EXERCISE GOAL. Across the listing that follows, work out how many lines carry the string "gain". Provide that number and nothing else.

LISTED ENTRIES.
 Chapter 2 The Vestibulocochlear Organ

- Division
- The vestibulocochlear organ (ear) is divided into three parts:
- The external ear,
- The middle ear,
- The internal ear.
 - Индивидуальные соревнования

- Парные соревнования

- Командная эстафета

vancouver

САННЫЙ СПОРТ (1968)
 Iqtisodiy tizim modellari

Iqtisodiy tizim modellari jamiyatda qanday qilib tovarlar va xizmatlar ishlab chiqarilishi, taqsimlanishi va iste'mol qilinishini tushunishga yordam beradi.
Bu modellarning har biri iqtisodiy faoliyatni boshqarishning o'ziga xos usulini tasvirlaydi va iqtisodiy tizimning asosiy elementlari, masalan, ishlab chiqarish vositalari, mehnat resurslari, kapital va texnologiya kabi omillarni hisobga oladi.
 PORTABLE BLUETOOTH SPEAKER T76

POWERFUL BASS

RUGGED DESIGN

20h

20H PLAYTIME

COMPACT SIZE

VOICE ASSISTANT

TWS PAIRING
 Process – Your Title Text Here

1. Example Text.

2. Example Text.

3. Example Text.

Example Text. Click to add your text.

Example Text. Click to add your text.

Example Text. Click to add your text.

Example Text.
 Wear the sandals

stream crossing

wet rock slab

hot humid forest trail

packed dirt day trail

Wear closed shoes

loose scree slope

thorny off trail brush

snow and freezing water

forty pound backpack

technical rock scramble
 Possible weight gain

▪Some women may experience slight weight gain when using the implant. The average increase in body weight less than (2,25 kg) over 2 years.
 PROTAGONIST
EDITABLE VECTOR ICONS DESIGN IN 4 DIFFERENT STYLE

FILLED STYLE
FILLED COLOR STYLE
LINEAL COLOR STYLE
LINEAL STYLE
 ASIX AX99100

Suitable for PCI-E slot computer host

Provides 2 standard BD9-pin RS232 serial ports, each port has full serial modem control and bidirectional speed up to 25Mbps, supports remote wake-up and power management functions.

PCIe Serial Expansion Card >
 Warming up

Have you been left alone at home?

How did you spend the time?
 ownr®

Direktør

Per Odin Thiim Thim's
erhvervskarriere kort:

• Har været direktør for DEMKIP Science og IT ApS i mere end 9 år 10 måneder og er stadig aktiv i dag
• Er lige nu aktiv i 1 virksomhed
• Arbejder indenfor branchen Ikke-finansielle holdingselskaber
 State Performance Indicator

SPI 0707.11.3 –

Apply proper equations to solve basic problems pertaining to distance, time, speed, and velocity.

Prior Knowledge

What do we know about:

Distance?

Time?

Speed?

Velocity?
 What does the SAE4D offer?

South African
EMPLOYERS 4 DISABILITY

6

RESULT OF THE TASK. 2